А он готов был класть в кружку миллионы – и положил бы, если бы они были у него, и если бы была кружка»10.
Тургенев вспоминает Белинского в Париже, куда он приехал в единственную свою заграничную поездку, уже безнадежно больной.
«Он изнывал за границей от скуки. Его так и тянуло назад, в Россию. Уж очень он был русский человек и вне России замирал, как рыба в воздухе. Помню, в Париже, он в первый раз увидал Площадь Согласия и тотчас спросил у меня: “Не правда ли, ведь это одна из красивейших площадей в мире?”».
На мой утвердительный ответ воскликнул: «Ну и отлично! Так уж я и буду знать, – и в сторону, и баста!» И заговорил о Гоголе11».
За границей не было ни спешной лихорадочной работы, ни кружка пяти-шести близких людей, где он изливал свою душу горячими, лихорадочными, иногда почти горячечными импровизациями и, как о «пленении Вавилонском» говорил он Гончарову о своем пребывании за границей.
Достоевский считает Белинского «самым счастливейшим из людей, благодаря его вере в свою идею». «О, напрасно писали потом, – говорит он в посвященной Белинскому главе “Дневник писателя”, – что Белинский, если бы прожил дольше, примкнул бы к славянофильству.
Никогда бы не кончил он славянофильством. Белинский, может быть, кончил бы эмиграцией, если бы прожил дольше и если бы удалось ему эмигрировать, и скитался бы теперь [это было писано в 1873 году] маленьким и восторженным старичком с прежней теплой верой, не допускающей ни малейших сомнений, где-нибудь по конгрессам Германии или Швейцарии».
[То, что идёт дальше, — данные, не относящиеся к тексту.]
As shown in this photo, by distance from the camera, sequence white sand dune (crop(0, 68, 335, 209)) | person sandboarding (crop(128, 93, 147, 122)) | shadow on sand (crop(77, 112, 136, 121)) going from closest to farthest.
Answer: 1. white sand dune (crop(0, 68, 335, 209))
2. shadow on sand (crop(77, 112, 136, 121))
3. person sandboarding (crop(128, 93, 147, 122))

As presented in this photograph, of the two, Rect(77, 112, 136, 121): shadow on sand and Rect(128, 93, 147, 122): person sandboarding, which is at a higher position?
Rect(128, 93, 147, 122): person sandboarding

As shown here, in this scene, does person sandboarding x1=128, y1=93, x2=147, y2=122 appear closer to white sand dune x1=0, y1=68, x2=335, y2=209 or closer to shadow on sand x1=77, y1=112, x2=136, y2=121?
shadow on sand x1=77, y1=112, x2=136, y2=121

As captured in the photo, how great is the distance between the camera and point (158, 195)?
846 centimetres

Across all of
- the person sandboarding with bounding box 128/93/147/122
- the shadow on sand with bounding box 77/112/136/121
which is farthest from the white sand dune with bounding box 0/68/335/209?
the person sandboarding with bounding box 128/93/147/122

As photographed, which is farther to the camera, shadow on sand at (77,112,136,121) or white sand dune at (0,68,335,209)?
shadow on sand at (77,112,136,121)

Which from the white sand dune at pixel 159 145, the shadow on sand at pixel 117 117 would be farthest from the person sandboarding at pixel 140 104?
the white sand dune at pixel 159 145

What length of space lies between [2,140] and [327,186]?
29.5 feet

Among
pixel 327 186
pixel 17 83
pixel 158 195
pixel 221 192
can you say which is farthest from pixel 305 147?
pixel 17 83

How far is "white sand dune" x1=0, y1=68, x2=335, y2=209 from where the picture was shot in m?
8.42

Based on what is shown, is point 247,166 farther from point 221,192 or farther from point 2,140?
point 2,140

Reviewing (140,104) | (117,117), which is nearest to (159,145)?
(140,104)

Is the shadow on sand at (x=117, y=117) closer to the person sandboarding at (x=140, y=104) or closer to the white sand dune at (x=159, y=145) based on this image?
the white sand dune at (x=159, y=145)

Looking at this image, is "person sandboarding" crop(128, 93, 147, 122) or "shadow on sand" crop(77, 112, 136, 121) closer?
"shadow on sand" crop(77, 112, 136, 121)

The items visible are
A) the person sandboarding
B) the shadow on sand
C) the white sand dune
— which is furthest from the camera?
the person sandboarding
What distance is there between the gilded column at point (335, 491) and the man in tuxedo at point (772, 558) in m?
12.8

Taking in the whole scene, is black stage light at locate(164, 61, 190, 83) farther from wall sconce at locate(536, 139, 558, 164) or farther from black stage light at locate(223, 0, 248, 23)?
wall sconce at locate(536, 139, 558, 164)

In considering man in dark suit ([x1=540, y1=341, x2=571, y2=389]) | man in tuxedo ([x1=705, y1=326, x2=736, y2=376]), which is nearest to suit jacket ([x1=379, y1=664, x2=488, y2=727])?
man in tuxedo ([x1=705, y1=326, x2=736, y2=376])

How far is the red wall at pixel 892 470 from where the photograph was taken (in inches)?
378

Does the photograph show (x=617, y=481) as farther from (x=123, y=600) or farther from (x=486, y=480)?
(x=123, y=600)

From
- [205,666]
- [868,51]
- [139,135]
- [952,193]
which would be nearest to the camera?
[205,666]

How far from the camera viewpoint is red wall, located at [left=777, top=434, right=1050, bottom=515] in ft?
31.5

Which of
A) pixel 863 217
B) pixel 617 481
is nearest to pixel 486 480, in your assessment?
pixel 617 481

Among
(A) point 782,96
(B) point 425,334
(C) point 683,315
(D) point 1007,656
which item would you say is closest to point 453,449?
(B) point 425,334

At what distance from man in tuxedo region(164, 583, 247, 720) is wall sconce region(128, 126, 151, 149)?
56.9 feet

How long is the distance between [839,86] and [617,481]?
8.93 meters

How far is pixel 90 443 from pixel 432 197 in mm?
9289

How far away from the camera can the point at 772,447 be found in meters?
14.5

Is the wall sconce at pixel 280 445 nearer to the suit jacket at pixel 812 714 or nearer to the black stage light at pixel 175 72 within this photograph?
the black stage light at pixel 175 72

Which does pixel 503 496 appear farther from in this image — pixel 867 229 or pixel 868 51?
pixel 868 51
Достоевский называет Белинского «самым торопившимся человеком в целой России». «Раз, – вспоминает он, – я встретил его часа в три пополудни у Знаменской церкви. Он сказал мне, что выходил гулять и идет домой.
– Я сюда часто захожу взглянуть, как идет постройка вокзала Николаевской железной дороги (тогда еще строившейся). Хоть тем отведу душу, что постою и посмотрю на работу: наконец-то и у нас будет хоть одна железная дорога. Вы не поверите, как эта мысль облегчала мне иногда сердце.
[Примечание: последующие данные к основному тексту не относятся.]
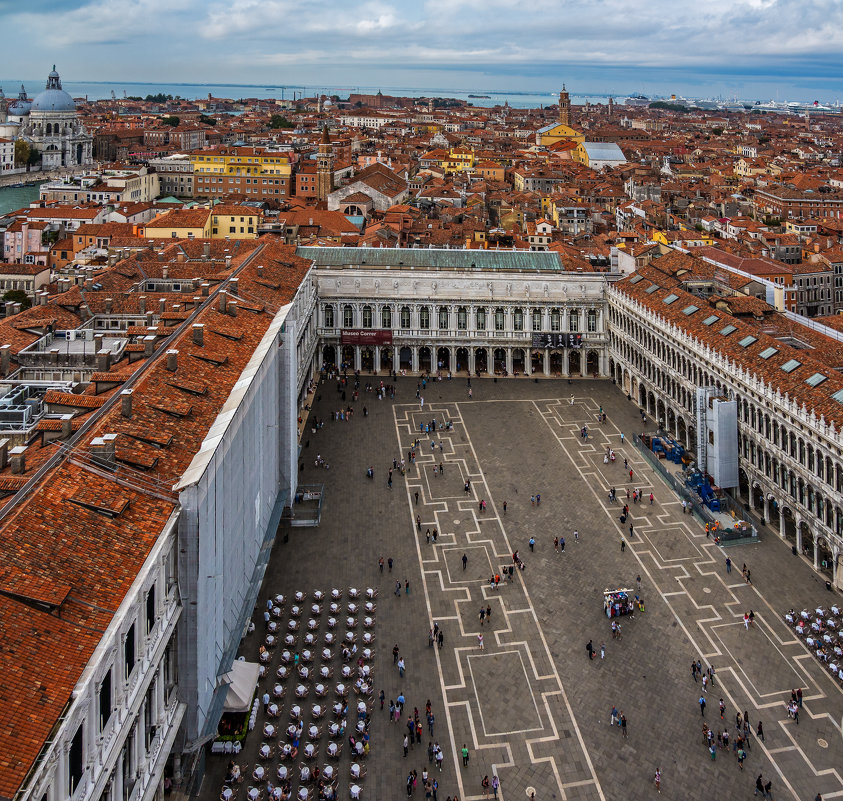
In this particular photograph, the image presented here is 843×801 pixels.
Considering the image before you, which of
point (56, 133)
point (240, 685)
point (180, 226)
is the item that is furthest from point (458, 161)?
point (240, 685)

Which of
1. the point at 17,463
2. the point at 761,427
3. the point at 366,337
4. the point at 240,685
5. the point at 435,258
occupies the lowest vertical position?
the point at 240,685

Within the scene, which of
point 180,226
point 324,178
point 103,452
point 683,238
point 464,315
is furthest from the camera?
point 324,178

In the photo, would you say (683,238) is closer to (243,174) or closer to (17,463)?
(243,174)

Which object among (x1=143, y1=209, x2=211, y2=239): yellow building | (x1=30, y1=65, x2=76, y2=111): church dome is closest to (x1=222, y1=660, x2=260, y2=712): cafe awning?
(x1=143, y1=209, x2=211, y2=239): yellow building

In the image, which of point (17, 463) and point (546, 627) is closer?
point (17, 463)

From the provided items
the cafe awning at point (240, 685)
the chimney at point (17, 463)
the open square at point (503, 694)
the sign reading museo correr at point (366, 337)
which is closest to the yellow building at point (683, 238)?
the sign reading museo correr at point (366, 337)

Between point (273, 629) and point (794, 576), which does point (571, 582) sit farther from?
point (273, 629)

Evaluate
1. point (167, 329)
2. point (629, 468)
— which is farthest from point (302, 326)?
point (629, 468)
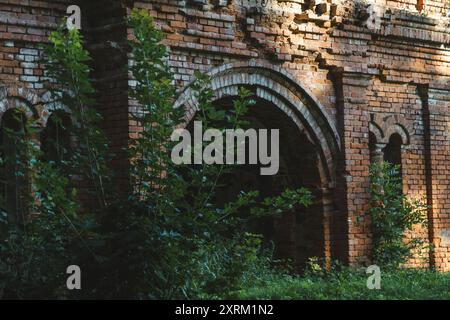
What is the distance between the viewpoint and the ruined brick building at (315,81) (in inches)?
437

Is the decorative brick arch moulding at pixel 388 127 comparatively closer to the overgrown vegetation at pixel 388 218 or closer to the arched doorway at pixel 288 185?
the overgrown vegetation at pixel 388 218

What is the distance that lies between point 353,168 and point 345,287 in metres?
2.65

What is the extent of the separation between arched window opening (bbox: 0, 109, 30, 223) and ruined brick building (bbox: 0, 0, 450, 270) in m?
0.27

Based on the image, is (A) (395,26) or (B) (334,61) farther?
(A) (395,26)

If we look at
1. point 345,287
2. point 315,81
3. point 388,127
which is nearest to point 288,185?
point 315,81

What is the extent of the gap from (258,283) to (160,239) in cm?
273

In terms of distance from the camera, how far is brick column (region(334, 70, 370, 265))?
44.1 feet

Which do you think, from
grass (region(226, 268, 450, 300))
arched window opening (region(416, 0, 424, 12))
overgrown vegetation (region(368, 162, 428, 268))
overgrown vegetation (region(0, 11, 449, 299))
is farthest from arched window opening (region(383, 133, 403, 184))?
overgrown vegetation (region(0, 11, 449, 299))

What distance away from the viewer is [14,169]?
977cm

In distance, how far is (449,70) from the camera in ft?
50.3

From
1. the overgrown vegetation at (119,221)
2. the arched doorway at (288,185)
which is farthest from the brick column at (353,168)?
the overgrown vegetation at (119,221)
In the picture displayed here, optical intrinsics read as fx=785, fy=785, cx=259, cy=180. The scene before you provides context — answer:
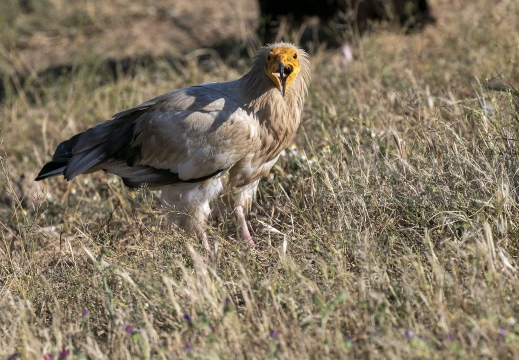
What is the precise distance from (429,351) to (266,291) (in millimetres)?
883

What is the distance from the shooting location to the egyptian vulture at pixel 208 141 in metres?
4.53

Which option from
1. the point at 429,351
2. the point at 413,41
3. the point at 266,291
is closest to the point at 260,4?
the point at 413,41

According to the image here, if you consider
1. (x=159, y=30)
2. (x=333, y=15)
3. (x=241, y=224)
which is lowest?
(x=159, y=30)

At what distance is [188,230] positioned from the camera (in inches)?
184

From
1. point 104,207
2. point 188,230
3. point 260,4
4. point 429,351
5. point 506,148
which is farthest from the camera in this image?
point 260,4

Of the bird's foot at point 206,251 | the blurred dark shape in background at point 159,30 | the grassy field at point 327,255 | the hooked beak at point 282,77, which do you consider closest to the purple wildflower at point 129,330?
the grassy field at point 327,255

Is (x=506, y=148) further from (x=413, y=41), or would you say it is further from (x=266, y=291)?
(x=413, y=41)

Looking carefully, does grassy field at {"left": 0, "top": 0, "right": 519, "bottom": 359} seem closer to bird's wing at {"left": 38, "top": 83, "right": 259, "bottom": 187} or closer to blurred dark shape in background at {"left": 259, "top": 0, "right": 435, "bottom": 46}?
bird's wing at {"left": 38, "top": 83, "right": 259, "bottom": 187}

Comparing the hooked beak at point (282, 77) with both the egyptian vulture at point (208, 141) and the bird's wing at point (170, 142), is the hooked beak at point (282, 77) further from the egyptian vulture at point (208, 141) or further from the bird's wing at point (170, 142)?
the bird's wing at point (170, 142)

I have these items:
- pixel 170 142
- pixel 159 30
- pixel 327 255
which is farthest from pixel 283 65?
pixel 159 30

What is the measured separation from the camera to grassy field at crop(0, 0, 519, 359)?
319cm

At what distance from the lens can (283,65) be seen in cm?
439

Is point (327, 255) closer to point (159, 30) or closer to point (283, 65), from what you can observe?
point (283, 65)

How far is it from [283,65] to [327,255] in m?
1.19
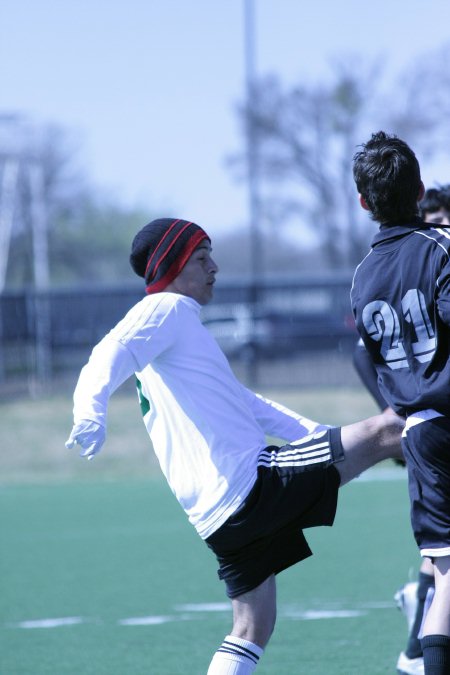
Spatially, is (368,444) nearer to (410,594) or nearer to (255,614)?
(255,614)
Это было горячо и хорошо сказано: Белинский никогда не рисовался. Мы пошли вместе. Он, помню, сказал дорогой:
– Авось, как зароют в могилу (он знал, что у него чахотка), тогда только спохватятся и узнают, кого потеряли»12.
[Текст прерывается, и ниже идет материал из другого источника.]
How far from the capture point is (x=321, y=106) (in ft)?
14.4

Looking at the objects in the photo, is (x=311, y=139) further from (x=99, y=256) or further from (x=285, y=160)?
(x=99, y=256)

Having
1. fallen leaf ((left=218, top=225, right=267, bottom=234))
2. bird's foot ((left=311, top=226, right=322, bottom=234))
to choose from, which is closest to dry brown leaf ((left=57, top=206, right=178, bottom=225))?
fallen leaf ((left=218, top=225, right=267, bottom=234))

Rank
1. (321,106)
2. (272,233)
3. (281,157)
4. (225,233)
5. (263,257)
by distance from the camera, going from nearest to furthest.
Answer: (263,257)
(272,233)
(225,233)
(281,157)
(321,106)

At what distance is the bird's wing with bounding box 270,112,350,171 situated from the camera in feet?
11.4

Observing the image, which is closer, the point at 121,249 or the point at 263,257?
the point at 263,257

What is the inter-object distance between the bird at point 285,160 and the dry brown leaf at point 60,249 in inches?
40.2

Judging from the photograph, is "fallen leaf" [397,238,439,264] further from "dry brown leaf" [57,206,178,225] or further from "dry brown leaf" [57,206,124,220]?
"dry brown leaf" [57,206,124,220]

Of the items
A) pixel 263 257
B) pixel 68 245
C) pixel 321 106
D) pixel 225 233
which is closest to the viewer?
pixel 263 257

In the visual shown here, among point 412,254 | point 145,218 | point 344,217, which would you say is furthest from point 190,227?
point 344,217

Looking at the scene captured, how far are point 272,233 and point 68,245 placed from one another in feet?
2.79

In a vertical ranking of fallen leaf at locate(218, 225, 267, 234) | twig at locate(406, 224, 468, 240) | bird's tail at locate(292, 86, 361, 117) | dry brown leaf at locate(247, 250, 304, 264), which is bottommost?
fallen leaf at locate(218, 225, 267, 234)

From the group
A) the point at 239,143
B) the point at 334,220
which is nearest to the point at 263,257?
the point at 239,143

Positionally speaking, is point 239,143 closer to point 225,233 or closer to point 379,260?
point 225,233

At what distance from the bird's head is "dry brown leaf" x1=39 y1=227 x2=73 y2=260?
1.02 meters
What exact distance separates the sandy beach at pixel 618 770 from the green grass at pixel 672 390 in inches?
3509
В рассматриваемом сборнике ряд мемуаров о Белинском извлечен из старых журналов и давно забытых изданий. В этой части книги ценны, например, рассказы о детских годах Белинского, опровергающие ходячие представления о крайней нужде, в которой рос Белинский.
В действительности, семья его (отец В. Г. был уездным лекарем) пользовалась средним провинциальным достатком того времени.
Любопытны воспоминания Н. Аргиландера и Н. Прозорова, учившихся в московском университете с Белинским. Они дают интересные подробности увольнения из университета будущего знаменитого критика.
Белинский написал трагедию «Владимир и Ольга» и представил ее на рассмотрение в цензурный комитет, куда входили и профессора университета. Через несколько дней его вызвали в заседание комитета.
«Спустя не более получаса времени, – вспоминает Н. Аргиландер, живший с Белинским, – он вернулся бледный, как полотно, бросился на кровать и от него можно было добиться лишь одного слова “пропал, пропал!”»13.